▶ **Esercizio A**
Secondo il brano scelto, in che cosa consisteva il portafortuna del pilota?
▶ **Esercizio B**
Trascrivi fedelmente la parte del brano scelto che va da "Figurarsi se Michele" fino a "persino qualche veterano." incluso.
▶ **Esercizio C**
Indica se ciascuna affermazione concorda con il brano scelto, rispondendo sì o no e citando testualmente le parole decisive: (i) il pilota rintracciato aveva compiuto un atterraggio d'emergenza presso il cimitero di Ribera; (ii) il pilota contattato era al corrente del velivolo inabissatosi lungo la costa; (iii) la lettera inviata al pilota riportava anche il particolare del portafortuna.

▶ **Brano scelto**
== == ==

Un particolare del racconto, mi
aveva colpito per il fatto di essere ancora nitido nella memoria di quel
testimone, dopo ben cinquant'anni: il pilota riavutosi dal trauma cranico, aveva
afferrato un portafortuna che portava con sé e lo aveva stretto riconoscente,
per averlo effettivamente protetto in quel grave episodio.
L'oggettino era un ciondolo,
una zampetta di lepre imbalsamata.
Figurarsi se Michele Tornambé
non avesse desiderato avere notizie di quel pilota. Ma trovare il suo nome o
altri particolari come la data precisa dell'incidente, era difficilissimo.
L`unica traccia che si poteva
cercare, era l'eventuale transito dell'aviatore ferito, al pronto soccorso
dell'Ospedale di Ribera e consultai per questo i registri del 1941, `42 e `43:
nulla!
In tutte le mie ricerche, un
valido aiuto mi era costantemente arrivato dallo storico di Ravenna Piero
Faggioli. Il mio amico si era attivato consultando diari storici dei vari Stormi
dell'Aeronautica che si erano succeduti in Sicilia durante la guerra ed
ascoltando persino qualche veterano.
Un giorno, Piero Fagioli, mi
comunicò telefonicamente, di avere contattato un ex pilota di Macchi che aveva
combattuto in Sicilia, ma del velivolo inabissatosi nella nostra costa, non ne
sapeva nulla; curiosamente però conosceva bene il paese di Ribera, per avervi
effettuato nel `42 un atterraggio d'emergenza presso il cimitero: era lui!
Tra migliaia di piloti che
avevano frequentato i numerosi campi d'aviazione della nostra Isola, Piero aveva
trovato proprio colui che cercavo da anni e definire questa cosa come
“coincidenza” sembra perfino riduttivo.
Ottenuto dal mio amico
l'indirizzo del pilota, gli scrissi una lettera dove esternavo sorpresa e
commozione e dove riportavo la testimonianza del Sig. Tornambé, compreso il
particolare del suo portafortuna.
La curiosità di conoscere
quell'uomo, era più forte della mia pazienza, per cui dopo qualche giorno gli
telefonai.

== == ==

▶ **Dati grezzi**
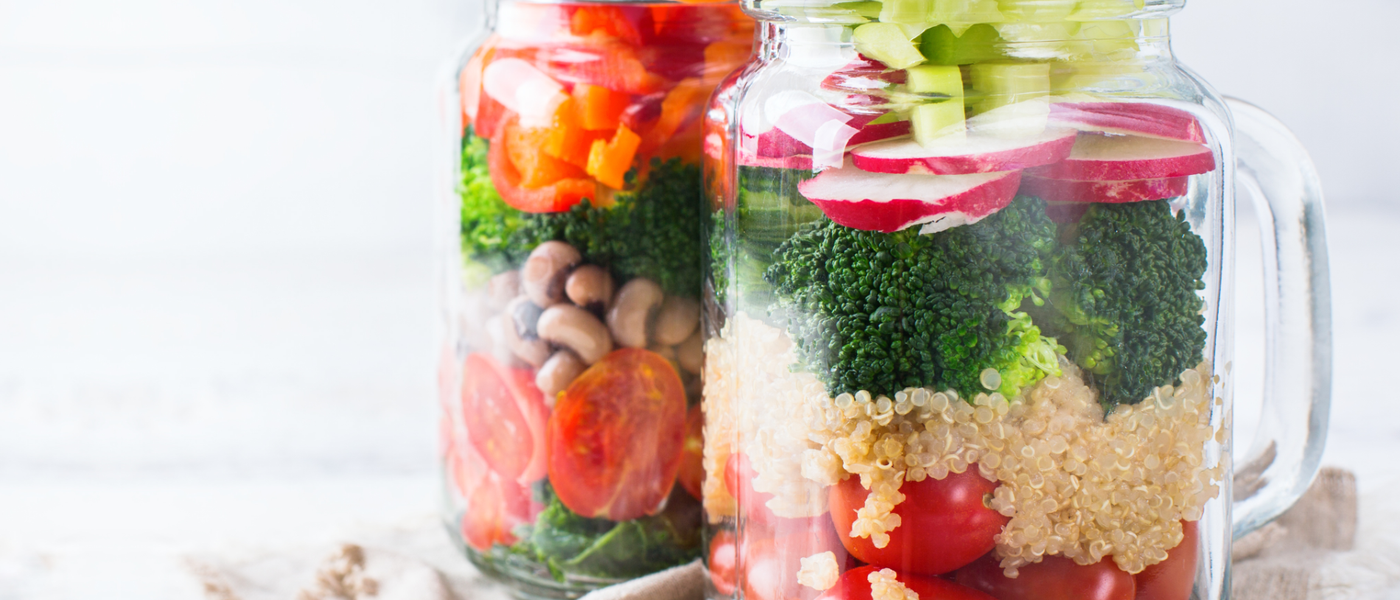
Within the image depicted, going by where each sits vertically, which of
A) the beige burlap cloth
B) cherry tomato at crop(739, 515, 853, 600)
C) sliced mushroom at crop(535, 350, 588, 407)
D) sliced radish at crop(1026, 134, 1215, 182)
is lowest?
the beige burlap cloth

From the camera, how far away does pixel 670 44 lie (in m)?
0.87

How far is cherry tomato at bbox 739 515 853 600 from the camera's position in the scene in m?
0.68

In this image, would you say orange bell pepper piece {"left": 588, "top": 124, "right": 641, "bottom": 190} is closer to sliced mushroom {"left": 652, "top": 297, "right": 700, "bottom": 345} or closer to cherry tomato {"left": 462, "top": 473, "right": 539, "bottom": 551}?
sliced mushroom {"left": 652, "top": 297, "right": 700, "bottom": 345}

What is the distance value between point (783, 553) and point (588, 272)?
0.90 ft

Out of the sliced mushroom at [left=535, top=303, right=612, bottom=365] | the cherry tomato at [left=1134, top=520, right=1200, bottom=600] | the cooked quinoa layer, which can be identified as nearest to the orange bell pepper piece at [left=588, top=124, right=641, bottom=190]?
the sliced mushroom at [left=535, top=303, right=612, bottom=365]

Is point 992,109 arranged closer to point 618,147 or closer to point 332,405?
point 618,147

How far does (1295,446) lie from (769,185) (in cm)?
46

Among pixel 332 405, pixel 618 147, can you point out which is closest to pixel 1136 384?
pixel 618 147

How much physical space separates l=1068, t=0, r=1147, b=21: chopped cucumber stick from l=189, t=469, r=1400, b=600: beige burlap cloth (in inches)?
20.5

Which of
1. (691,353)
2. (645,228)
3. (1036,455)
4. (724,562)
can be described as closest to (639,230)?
(645,228)

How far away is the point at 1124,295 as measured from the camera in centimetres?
63

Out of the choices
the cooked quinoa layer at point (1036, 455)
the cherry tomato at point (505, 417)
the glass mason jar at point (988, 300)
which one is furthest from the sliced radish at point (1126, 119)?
the cherry tomato at point (505, 417)

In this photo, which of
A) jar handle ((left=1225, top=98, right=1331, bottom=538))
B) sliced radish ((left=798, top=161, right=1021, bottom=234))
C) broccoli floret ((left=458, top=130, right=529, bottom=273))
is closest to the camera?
sliced radish ((left=798, top=161, right=1021, bottom=234))

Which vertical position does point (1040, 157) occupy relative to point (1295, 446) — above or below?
above
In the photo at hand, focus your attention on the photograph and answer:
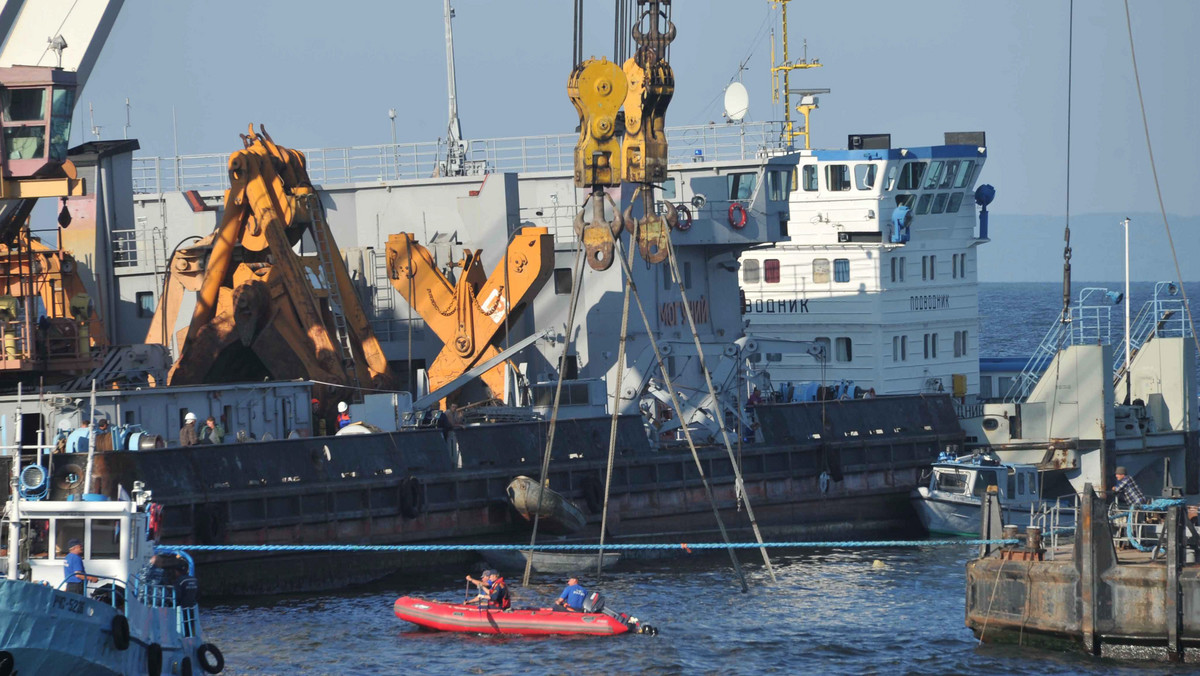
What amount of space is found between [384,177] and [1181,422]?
19.6 m

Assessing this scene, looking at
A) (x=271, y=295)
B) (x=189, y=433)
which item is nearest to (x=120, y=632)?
(x=189, y=433)

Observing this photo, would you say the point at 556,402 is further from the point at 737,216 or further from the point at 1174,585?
the point at 737,216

== == ==

▶ **Risposta A**
Era un ciondolo: una zampetta di lepre imbalsamata.

▶ **Risposta B**
Figurarsi se Michele Tornambé
non avesse desiderato avere notizie di quel pilota. Ma trovare il suo nome o
altri particolari come la data precisa dell'incidente, era difficilissimo.
L`unica traccia che si poteva
cercare, era l'eventuale transito dell'aviatore ferito, al pronto soccorso
dell'Ospedale di Ribera e consultai per questo i registri del 1941, `42 e `43:
nulla!
In tutte le mie ricerche, un
valido aiuto mi era costantemente arrivato dallo storico di Ravenna Piero
Faggioli. Il mio amico si era attivato consultando diari storici dei vari Stormi
dell'Aeronautica che si erano succeduti in Sicilia durante la guerra ed
ascoltando persino qualche veterano.

▶ **Risposta C**
(i) Sì: "per avervi effettuato nel `42 un atterraggio d'emergenza presso il cimitero"
(ii) No: "del velivolo inabissatosi nella nostra costa, non ne sapeva nulla"
(iii) Sì: "compreso il particolare del suo portafortuna"